待办事项: 请原样复述页面文本中从“Building extension module”开始、一直到“Loading extension module inference_core_ops...”为止的那一段。

页面文本:

——

无法构建管道。在运行此代码后,下载/加载模型后代码会一直运行,无法停止:pipe = mii.pipeline("facebook/opt-1.3b")
也尝试过:facebook/opt-350m
facebook/opt-125m
PS: 我已经等待了至少3个小时,然后中断了执行。此外,我还没有尝试其他架构,因为我的本地GPU内存不足。
以下是我的系统配置供您参考:
- 通过WSL2.0在Windows 11 64位上运行Ubuntu
- CUDA 11.5,6 GB NVIDIA GeForce RTX 3060笔记本电脑GPU
- Intel Core i7-10870H(第10代),16GB RAM
Downloading (…)lve/main/config.json: 100%
653/653 [00:00<00:00, 36.8kB/s]
Downloading (…)neration_config.json: 100%
137/137 [00:00<00:00, 9.35kB/s]
Fetching 6 files: 100%
6/6 [15:42<00:00, 314.04s/it]
Downloading (…)okenizer_config.json: 100%
685/685 [00:00<00:00, 46.8kB/s]
Downloading (…)2dfb61d62/vocab.json: 100%
899k/899k [00:00<00:00, 1.08MB/s]
Downloading (…)cial_tokens_map.json: 100%
441/441 [00:00<00:00, 62.8kB/s]
Downloading pytorch_model.bin: 100%
2.63G/2.63G [15:40<00:00, 3.16MB/s]
[2023-11-14 19:25:02,408] [INFO] [engine_v2.py:64:__init__] Building model...
Using /home/<username>/.cache/torch_extensions/py310_cu121 as PyTorch extensions root...
Detected CUDA files, patching ldflags
Emitting ninja build file /home/<username>/.cache/torch_extensions/py310_cu121/inference_core_ops/build.ninja...
Building extension module inference_core_ops...
Allowing ninja to set a default number of workers... (overridable by setting the environment variable MAX_JOBS=N)
Loading extension module inference_core_ops...
ninja: no work to do.
Time to load inference_core_ops op: 0.09155440330505371 seconds
Using /home/<username>/.cache/torch_extensions/py310_cu121 as PyTorch extensions root...

——

提供的条目:

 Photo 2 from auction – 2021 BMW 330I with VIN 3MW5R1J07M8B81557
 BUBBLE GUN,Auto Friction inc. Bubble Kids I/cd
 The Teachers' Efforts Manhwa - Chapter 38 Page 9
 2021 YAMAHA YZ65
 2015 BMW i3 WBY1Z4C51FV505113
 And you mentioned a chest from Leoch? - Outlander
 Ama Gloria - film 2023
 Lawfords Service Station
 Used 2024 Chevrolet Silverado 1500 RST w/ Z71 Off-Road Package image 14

——

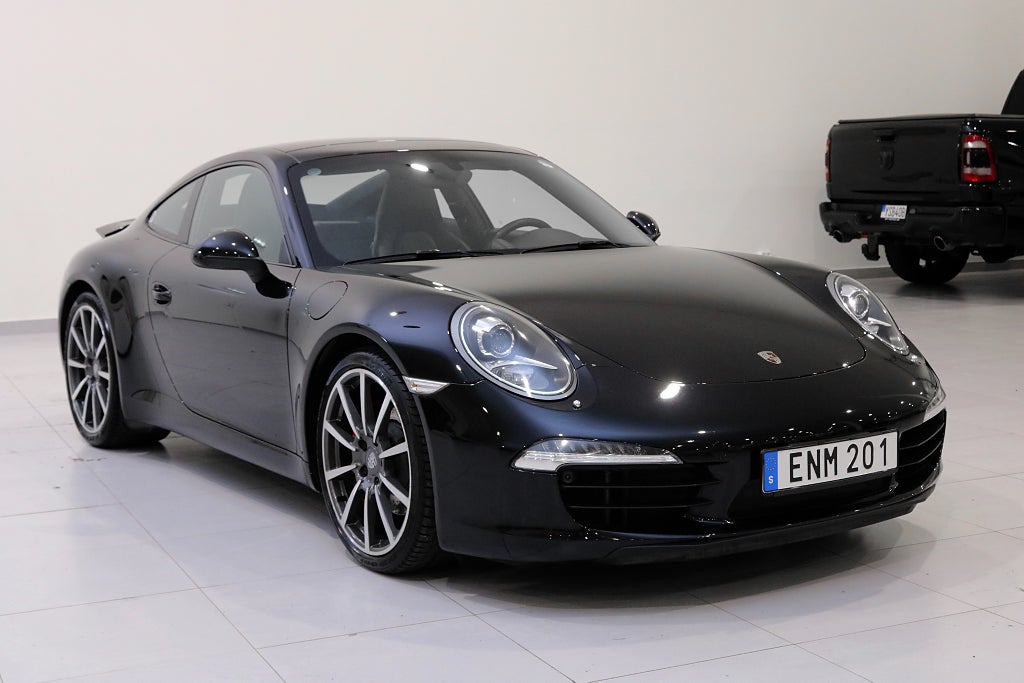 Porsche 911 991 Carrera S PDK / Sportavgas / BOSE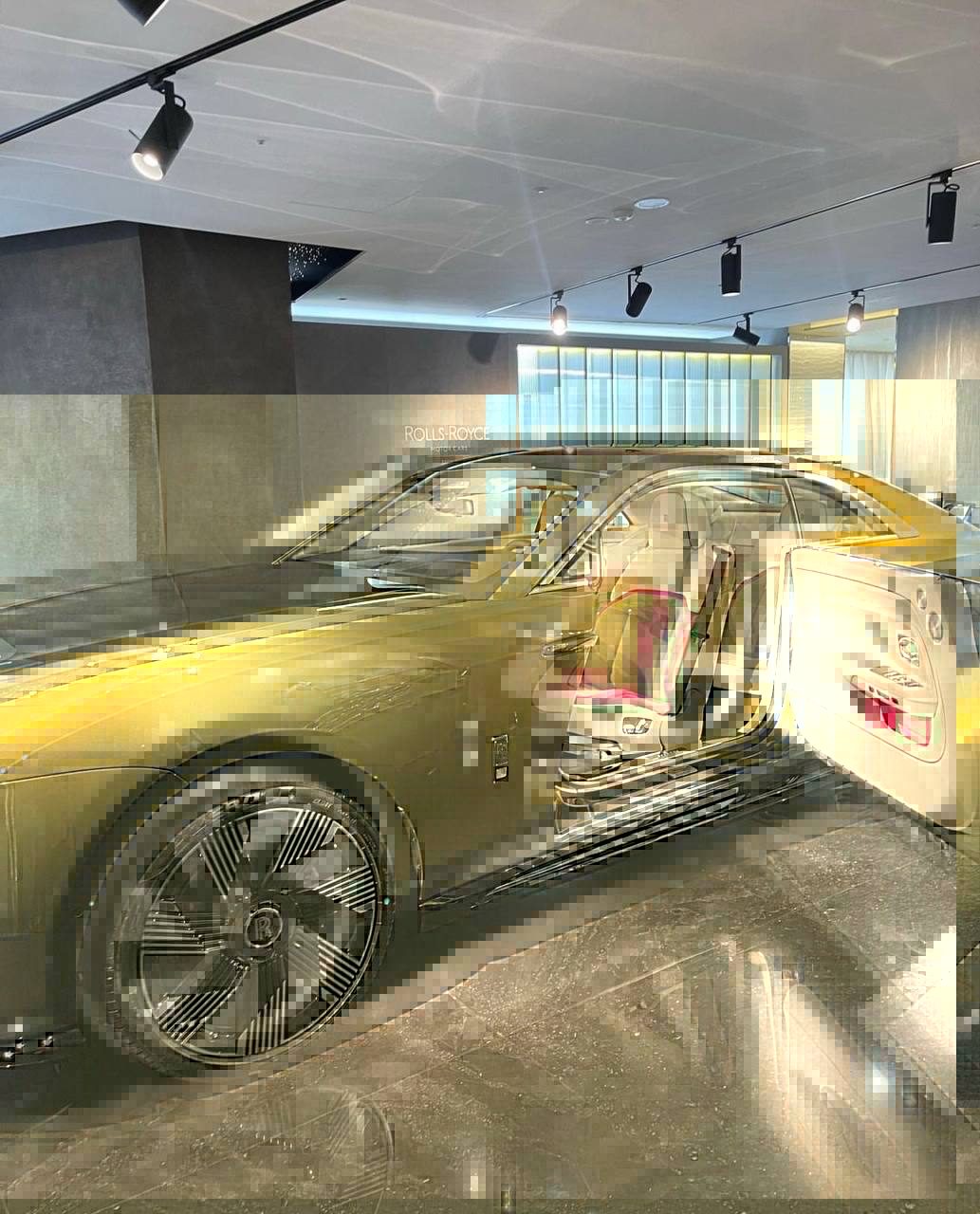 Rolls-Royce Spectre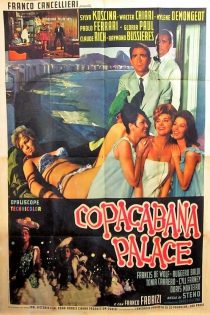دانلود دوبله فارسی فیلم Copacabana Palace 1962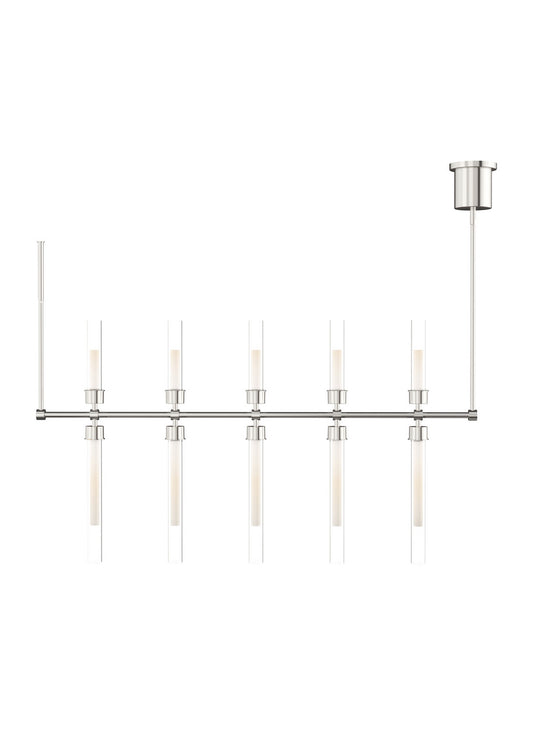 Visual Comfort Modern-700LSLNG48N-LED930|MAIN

——

回复:
Building extension module inference_core_ops...
Allowing ninja to set a default number of workers... (overridable by setting the environment variable MAX_JOBS=N)
Loading extension module inference_core_ops...